INFORMATION GIVEN
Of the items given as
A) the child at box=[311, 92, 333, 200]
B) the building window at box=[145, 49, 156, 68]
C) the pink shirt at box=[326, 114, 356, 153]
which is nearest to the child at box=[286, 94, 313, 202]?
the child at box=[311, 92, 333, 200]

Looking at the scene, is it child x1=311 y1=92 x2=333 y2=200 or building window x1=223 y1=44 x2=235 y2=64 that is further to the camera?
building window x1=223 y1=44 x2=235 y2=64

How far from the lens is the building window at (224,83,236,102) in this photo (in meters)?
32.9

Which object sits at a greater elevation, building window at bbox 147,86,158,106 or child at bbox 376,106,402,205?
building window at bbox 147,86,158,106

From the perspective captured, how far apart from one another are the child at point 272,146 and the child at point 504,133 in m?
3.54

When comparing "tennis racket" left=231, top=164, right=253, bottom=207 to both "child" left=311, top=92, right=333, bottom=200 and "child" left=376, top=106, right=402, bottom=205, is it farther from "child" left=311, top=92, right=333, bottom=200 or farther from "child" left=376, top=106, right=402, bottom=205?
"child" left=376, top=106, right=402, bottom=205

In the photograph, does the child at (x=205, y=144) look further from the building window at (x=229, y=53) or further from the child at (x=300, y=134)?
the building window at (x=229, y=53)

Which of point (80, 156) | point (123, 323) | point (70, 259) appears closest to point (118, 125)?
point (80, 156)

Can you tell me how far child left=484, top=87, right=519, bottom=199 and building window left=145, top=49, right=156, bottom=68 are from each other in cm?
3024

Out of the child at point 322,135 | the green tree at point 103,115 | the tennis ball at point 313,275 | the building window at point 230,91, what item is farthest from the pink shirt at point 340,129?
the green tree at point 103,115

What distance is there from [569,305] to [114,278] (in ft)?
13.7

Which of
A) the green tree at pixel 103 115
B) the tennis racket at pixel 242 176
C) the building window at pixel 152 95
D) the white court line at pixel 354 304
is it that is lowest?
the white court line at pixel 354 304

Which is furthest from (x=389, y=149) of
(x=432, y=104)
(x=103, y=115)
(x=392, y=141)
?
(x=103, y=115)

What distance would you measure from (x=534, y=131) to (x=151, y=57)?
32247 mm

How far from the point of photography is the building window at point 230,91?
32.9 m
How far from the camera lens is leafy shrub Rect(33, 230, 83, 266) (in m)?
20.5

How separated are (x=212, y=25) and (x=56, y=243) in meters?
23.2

PROBLEM
Output all of the data again, exactly.

RESULT
Of the items given as
A) the child at box=[311, 92, 333, 200]
B) the building window at box=[145, 49, 156, 68]
C) the pink shirt at box=[326, 114, 356, 153]
which is nearest to the child at box=[286, 94, 313, 202]?
the child at box=[311, 92, 333, 200]

Looking at the scene, is it child x1=311 y1=92 x2=333 y2=200 or building window x1=223 y1=44 x2=235 y2=64 that is further to the camera?
building window x1=223 y1=44 x2=235 y2=64

How far from the lens is the building window at (224,83,236,102) in this photo (in meters)?
32.9

Which object sits at a greater elevation, building window at bbox 147,86,158,106 or child at bbox 376,106,402,205?
building window at bbox 147,86,158,106

From the perspective captured, how far apart from one another are the child at point 272,146 and the child at point 504,133 in m?
3.54

When comparing "tennis racket" left=231, top=164, right=253, bottom=207 to both "child" left=311, top=92, right=333, bottom=200 and "child" left=376, top=106, right=402, bottom=205, is it farther from "child" left=311, top=92, right=333, bottom=200 or farther from "child" left=376, top=106, right=402, bottom=205?
"child" left=376, top=106, right=402, bottom=205

In the photograph, does the child at (x=205, y=144) look further from the building window at (x=229, y=53) or further from the child at (x=300, y=134)?
the building window at (x=229, y=53)

Which of point (80, 156) | point (123, 323) | point (70, 259) appears closest to point (118, 125)?
point (80, 156)

Can you tell me how far child left=484, top=87, right=519, bottom=199 and building window left=145, top=49, right=156, bottom=68 are from each other in cm?
3024

Out of the child at point 322,135 | the green tree at point 103,115 | the tennis ball at point 313,275 | the building window at point 230,91, what item is farthest from the pink shirt at point 340,129?
the green tree at point 103,115

What distance is there from [569,305] to [114,278] (in ft)?
13.7

Which of
A) the green tree at pixel 103 115
B) the tennis racket at pixel 242 176
C) the building window at pixel 152 95
D) the white court line at pixel 354 304
is it that is lowest?
the white court line at pixel 354 304

Which is furthest from (x=389, y=149) of
(x=432, y=104)
(x=103, y=115)
(x=392, y=141)
?
(x=103, y=115)

What distance would you measure from (x=534, y=131) to (x=151, y=57)?
32247 mm

How far from the point of photography is the building window at point 230,91?
32.9 m
How far from the camera lens is leafy shrub Rect(33, 230, 83, 266) (in m)?
20.5

How separated are (x=212, y=25) and (x=56, y=243) in meters?
23.2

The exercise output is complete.